El Consejo de Ministros aprobará este viernes el convenio para que la Sociedad Estatal de Infraestructuras Terrestres (Seittsa), de titularidad pública. Las autopistas tendrán un coste inferior a los 3.500 millones, según el ministro de Fomento.
Así lo ha afirmado el ministro de Fomento, Íñigo de la Serna, quien ha evitado en todo momento hablar de rescate. Las nueve autopistas en quiebra serán titularidad del Estado hasta finales de 2018, cuando se prevé una nueva licitación en base al tráfico y a la demanda, las mismas condiciones que se impusieron en el momento de la primera adjudicación, según ha señalado De la Serna en una entrevista a El País, don ha afirmado que «no es renacionalizar esas autopistas, sino volverlas a poner en el mercado».
También habrá un estudio de viabilidad y se elaborará un nuevo pliego de condiciones y auditoría de cada una de las nueve autopistas de peaje quebrada. Una vez realizado, las empresas pujarán por la relicitación. Las autopistas quebradas costarán un máximo de 3.500 millones, pero el Gobierno espera que su importe sea «significativamente menor».
Con este nuevo concurso, se pagará parte de la responsabilidad patrimonial de la administración (RPA), una de polémicas cláusulas de los pliegos antiguos. La licitación podrá ser en uno o dos bloques, pero saldrán al mismo tiempo.

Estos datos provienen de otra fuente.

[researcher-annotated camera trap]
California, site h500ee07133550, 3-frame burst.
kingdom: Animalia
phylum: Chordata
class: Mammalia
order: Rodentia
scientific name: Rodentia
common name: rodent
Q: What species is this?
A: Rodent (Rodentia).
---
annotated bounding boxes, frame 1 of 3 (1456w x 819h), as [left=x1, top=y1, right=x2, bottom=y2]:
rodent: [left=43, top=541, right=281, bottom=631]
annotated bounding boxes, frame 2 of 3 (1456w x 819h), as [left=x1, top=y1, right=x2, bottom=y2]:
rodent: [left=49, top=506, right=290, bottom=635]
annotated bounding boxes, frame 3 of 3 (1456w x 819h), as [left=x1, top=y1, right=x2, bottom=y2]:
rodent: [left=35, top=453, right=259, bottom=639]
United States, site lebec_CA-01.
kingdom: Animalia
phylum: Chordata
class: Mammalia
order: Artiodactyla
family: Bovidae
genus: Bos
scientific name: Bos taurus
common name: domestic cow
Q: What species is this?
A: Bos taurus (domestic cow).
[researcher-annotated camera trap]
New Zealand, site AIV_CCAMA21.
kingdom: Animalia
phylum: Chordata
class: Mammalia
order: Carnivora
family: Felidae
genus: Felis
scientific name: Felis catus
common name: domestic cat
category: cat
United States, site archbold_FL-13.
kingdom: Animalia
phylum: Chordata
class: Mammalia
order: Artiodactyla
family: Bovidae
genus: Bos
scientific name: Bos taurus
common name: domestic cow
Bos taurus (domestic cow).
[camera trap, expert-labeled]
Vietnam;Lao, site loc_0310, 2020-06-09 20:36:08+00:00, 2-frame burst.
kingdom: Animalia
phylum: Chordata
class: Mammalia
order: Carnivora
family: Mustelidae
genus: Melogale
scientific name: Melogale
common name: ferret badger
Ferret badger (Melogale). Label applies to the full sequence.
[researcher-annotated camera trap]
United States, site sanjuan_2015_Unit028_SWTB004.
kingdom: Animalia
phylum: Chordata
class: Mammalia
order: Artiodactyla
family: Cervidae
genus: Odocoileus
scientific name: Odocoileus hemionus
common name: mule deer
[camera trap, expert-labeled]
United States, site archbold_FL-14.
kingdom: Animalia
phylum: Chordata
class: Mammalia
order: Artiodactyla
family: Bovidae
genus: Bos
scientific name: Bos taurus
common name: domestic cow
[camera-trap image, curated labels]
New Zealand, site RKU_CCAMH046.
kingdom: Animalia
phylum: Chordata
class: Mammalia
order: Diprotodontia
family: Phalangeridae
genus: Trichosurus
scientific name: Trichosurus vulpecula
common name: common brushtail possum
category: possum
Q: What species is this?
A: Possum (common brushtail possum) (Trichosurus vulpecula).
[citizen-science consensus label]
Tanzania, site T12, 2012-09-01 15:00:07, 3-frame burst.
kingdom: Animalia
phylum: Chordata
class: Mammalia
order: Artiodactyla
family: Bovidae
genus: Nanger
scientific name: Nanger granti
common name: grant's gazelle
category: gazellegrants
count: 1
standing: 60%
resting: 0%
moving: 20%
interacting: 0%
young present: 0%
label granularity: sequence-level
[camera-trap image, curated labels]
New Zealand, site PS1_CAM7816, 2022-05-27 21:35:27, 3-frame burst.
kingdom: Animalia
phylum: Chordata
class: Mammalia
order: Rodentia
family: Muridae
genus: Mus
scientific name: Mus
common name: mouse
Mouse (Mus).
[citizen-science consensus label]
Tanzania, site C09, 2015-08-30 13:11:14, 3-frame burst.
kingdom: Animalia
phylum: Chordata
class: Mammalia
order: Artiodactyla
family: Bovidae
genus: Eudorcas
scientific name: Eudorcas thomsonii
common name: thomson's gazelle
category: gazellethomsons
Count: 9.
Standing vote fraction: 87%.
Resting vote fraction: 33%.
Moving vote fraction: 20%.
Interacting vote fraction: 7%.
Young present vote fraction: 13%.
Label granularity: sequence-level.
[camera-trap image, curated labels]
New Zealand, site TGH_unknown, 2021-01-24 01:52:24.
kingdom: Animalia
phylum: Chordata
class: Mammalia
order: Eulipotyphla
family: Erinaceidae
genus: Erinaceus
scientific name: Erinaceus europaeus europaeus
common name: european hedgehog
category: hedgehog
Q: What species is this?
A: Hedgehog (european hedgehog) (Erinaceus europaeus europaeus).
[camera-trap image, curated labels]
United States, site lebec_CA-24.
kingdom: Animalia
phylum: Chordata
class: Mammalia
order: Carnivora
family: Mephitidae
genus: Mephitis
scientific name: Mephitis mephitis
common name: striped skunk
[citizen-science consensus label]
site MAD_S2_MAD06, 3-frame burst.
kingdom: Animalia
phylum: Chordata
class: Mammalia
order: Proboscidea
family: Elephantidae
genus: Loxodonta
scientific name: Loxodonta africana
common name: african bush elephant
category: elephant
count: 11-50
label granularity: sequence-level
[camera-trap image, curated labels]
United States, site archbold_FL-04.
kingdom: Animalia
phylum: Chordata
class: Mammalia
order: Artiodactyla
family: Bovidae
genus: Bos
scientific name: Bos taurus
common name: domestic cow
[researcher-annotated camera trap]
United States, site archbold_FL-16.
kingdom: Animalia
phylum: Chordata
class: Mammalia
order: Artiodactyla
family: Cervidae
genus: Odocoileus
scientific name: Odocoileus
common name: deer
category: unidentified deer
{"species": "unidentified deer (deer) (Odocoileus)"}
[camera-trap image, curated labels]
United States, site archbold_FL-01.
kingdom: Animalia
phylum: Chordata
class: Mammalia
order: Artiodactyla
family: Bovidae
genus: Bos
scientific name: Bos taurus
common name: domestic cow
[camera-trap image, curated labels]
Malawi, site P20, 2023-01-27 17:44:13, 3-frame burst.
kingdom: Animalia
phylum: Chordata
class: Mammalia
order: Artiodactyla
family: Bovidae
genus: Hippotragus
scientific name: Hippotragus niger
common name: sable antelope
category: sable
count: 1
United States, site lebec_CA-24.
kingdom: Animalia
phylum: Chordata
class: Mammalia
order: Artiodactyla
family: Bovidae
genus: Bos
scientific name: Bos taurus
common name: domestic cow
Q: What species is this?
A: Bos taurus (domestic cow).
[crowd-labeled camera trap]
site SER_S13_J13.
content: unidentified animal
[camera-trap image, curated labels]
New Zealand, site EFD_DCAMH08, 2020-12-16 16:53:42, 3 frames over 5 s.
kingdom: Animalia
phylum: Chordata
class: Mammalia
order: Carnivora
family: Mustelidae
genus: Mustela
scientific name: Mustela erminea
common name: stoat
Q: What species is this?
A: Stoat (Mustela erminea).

La ley obliga a que el concurso sea abierto y público, pero el Gobierno va a restringir las condiciones actuales. Así, se tendrá en cuenta el riesgo de las previsiones de tráfico y ya no habrá sobrecostes por las expropiaciones, ya que las autopistas estarán construidas. El Gobierno tratará de evitar cálculos optimistas y entrar de nuevo en una peligrosa situación dada la responsabilidad civil.
«No se puede hablar de rescate, porque esas autopistas entran en liquidación judicialmente, y esa infraestructura revierte al Estado, queramos o no», ha indicado el ministro de Fomento. La Seittsa tendrá así la gestión de esas nueve autopistas durante el periodo desde que reviertan al Estado hasta que se vuelvan a licitar. «La vocación no es renacionalizar esas autopistas sino poder volverlas a poner en el mercado«, ha indicado.
En cuanto a las autopistas de peaje que aún funcionan con normalidad, el Ejecutivo ha asegurado que no habrá una nueva prórroga de la concesión. Por lo que una vez llegado a término, estas autopistas volverán a ser públicas y habrá un nuevo estudio para determinar qué hacer con ellas. «El Gobierno tomará la decisión pensando en el interés general. Es un tema que me gustaría abordar dentro del Acuerdo Nacional por las Infraestructuras que estamos impulsando con todos los grupos políticos», ha asegurado De la Serna.
Por otro lado, en 2018 se pondrá en marcha un “ambicioso” de compra de trenes para la red convencional de Renfe. que superará los 1.600 millones de euros, y que próximamente se convocará un concurso para que Renfe Mercancías tenga un socio privado. También detalla el calendario de los distintos corredores del AVE, y la fórmula de colaboración público-privada que va usar el Gobierno para su plan de inversión de 5.000 millones en carreteras.